Ha sucedido esta mañana, serían las diez y media o, como mucho, las once. Regresaba a casa después de mi paseo. Las sombras de la calle comenzaban a menguar y el sol hacía escala hacia el punto más álgido del cielo. Esta es la hora en la que los deportistas regresan a casa y los habituales salen a la calle a realizar sus labores matinales. Mi posición era la de un deportista, pero no crean que siento algún interés por el deporte; hace unas pocas semanas que he decidido a cuidar mi salud con el ejercicio. Mens sana in corpore sano.
—¿Ónde vamo?
Solo un niño, un bebé, hablaría
con esa gracia natural, comiéndose las letras adecuadas para añadir ternura sin
sacrificar la comprensión de la oración. Giré la cabeza hacia el
pequeño individuo que había realizado la pregunta. El bebé tendría dos años y meses.

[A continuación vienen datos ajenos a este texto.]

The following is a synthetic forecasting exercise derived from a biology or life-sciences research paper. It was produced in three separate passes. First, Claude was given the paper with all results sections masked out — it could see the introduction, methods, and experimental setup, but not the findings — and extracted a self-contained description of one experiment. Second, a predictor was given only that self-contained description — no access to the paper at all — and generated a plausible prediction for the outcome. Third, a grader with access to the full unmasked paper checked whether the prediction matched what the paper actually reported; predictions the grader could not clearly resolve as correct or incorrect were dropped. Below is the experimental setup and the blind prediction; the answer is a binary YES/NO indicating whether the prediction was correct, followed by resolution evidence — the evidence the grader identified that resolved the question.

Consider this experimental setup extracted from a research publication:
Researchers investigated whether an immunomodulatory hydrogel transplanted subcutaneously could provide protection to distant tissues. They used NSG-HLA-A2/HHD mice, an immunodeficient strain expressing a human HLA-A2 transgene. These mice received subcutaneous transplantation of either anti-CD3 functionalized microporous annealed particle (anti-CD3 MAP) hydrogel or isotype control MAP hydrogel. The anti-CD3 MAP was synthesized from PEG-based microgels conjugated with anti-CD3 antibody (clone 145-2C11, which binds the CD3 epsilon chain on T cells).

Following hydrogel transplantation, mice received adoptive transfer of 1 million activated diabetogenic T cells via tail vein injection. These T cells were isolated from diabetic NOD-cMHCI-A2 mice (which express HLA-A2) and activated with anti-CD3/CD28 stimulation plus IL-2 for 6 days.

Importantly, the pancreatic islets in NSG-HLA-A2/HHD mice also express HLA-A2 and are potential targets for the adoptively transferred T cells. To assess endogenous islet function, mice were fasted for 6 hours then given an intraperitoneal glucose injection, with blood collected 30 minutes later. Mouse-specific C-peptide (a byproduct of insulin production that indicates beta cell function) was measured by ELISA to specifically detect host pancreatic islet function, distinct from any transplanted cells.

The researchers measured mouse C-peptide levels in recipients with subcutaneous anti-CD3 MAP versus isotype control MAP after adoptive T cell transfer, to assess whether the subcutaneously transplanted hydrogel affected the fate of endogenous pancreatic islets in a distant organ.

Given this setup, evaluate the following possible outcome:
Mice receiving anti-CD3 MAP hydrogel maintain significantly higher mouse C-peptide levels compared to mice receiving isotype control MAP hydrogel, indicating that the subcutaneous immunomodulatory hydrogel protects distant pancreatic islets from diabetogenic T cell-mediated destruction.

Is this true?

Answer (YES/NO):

La madre (supongo que sería la madre), una joven muchacha, llevaba al bebé en uno
de esos carritos fabricados para niños mayorcitos. La alegría de la estampa familiar
desapareció cuando el bebé repitió la pregunta a la vez que golpeaba el
reposabrazos de su asiento. Su voz no era la de un infante, sino la de un adulto
con las cuerdas vocales cansadas.
—¿Ónde vamo?
La madre hizo caso omiso. Era muy
joven. Muy, pero que muy joven.
—Ónde vamo.
El bebé parecía haber olvidado a entonar la interrogación.
La mujer caminaba con paso sonámbulo sin hacer caso de las insistencia de su hijo.
—Ónde vamo, coño.
Les mentiría si les dijera que no quise asaltar al bebé, decirle todo aquello que su progenitora le debería haber dicho por haber pronunciado tal infame palabra y, si era necesario, darle una llamada de atención, una palmada en la boca o un tirón de orejas. La madre, sin embargo, siguió en su constante, sin alterar lo más mínimo las facciones de su rostro ni la velocidad del paseo. Parecía que no fuera la primera vez que el niño pronunciaba la palabra ni tampoco sería la última. La habría escuchado en casa, quizás de su padre, durante una alterada discusión de pareja. Si fuera así, el pequeño no se confundido con el tono de pregunta, sino que, en su corta edad, conocía la sutil diferencia entre la pregunta amable y la inquisidora, la que se dice cuando se espera silencio de la otra persona.
¿Si consiente que su
hijo le hable así, qué más le consentirá? Hice la misma
pregunta modificando la componente del nombre. ¿Qué le consiente a su marido?
Me fijé en sus brazos, no pude evitarlo, busqué cardenales, marcas en las
manos. A simple vista y a diez metros de distancia, no pude apreciar ningún signo de violencia. Eso
no demostraba nada. Es bien sabido que los hombres preferimos las piernas bonitas. Por desgracia, mi análisis termina en este punto. La
mujer vestía con un vestido largo veraniego. La zona que las manos masculinas
aprietan y retuercen estaba cubierta.